▸ EXERCISE INSTRUCTIONS
Your task is to repeat, word for word, the line containing "Looking at both" and all lines that follow it to the end of the material, and no other lines.

[Begin DATA LINES]

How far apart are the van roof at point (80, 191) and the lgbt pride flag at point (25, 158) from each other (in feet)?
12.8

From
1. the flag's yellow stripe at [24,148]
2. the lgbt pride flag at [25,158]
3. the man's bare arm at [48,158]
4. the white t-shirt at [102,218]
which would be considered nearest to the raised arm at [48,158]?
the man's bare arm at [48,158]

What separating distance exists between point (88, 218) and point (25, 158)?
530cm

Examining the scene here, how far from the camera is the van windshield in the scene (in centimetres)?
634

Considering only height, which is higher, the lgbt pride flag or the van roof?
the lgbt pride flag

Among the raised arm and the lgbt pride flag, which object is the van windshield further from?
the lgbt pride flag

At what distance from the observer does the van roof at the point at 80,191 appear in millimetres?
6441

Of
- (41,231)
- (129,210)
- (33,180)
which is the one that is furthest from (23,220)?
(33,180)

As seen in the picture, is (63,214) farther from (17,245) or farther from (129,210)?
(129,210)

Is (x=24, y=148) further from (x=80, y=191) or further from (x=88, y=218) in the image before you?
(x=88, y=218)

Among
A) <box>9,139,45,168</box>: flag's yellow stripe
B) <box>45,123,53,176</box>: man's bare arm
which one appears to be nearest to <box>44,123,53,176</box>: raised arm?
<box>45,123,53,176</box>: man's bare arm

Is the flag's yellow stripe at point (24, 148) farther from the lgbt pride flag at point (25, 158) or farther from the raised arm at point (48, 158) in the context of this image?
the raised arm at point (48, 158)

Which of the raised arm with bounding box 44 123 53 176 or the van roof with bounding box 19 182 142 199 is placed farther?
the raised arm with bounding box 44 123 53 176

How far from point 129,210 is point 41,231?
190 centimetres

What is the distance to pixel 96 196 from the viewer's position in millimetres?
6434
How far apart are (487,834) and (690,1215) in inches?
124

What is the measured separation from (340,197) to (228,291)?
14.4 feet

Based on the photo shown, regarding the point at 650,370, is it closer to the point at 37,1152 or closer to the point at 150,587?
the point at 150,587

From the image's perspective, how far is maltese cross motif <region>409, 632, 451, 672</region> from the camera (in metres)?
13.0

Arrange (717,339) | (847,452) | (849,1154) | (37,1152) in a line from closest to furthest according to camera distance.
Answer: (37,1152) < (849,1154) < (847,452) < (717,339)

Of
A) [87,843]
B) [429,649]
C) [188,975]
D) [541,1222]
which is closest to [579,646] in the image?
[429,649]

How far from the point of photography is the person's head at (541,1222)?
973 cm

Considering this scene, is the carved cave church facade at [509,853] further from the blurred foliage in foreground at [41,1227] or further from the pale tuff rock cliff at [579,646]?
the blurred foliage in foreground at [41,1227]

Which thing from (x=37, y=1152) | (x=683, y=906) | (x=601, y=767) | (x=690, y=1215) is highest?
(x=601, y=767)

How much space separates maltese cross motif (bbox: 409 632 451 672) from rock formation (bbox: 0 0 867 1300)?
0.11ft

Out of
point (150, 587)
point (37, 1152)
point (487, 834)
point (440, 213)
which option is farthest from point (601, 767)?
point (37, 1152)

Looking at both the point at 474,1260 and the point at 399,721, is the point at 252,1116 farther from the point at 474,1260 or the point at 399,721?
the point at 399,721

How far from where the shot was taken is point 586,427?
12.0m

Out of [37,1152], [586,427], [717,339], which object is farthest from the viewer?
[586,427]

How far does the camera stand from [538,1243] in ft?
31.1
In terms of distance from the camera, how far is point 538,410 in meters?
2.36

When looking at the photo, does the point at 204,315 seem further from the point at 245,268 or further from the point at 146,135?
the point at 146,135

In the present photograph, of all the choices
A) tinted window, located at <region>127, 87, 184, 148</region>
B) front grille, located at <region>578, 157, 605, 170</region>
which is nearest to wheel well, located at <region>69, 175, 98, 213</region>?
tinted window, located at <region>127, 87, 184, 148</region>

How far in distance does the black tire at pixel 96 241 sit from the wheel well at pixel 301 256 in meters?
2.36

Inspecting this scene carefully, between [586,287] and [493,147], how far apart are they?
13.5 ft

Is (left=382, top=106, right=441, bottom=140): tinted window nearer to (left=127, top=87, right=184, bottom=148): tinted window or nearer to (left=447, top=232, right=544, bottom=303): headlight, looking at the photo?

[End DATA LINES]

▸ REPLY
Looking at both the point at 474,1260 and the point at 399,721, is the point at 252,1116 farther from the point at 474,1260 or the point at 399,721?
the point at 399,721

How far from where the shot was taken is point 586,427?
12.0m

Out of [37,1152], [586,427], [717,339], which object is farthest from the viewer?
[586,427]

How far does the camera stand from [538,1243] in ft?
31.1
In terms of distance from the camera, how far is point 538,410 in meters?
2.36

When looking at the photo, does the point at 204,315 seem further from the point at 245,268 or further from the point at 146,135?
the point at 146,135

In the present photograph, of all the choices
A) tinted window, located at <region>127, 87, 184, 148</region>
B) front grille, located at <region>578, 157, 605, 170</region>
which is nearest to wheel well, located at <region>69, 175, 98, 213</region>?
tinted window, located at <region>127, 87, 184, 148</region>

How far in distance does the black tire at pixel 96 241 sit from the wheel well at pixel 301 256 in meters?
2.36

Inspecting this scene carefully, between [586,287] and [493,147], how far apart are they?
13.5 ft

Is (left=382, top=106, right=441, bottom=140): tinted window nearer to (left=127, top=87, right=184, bottom=148): tinted window or nearer to (left=447, top=232, right=544, bottom=303): headlight, looking at the photo?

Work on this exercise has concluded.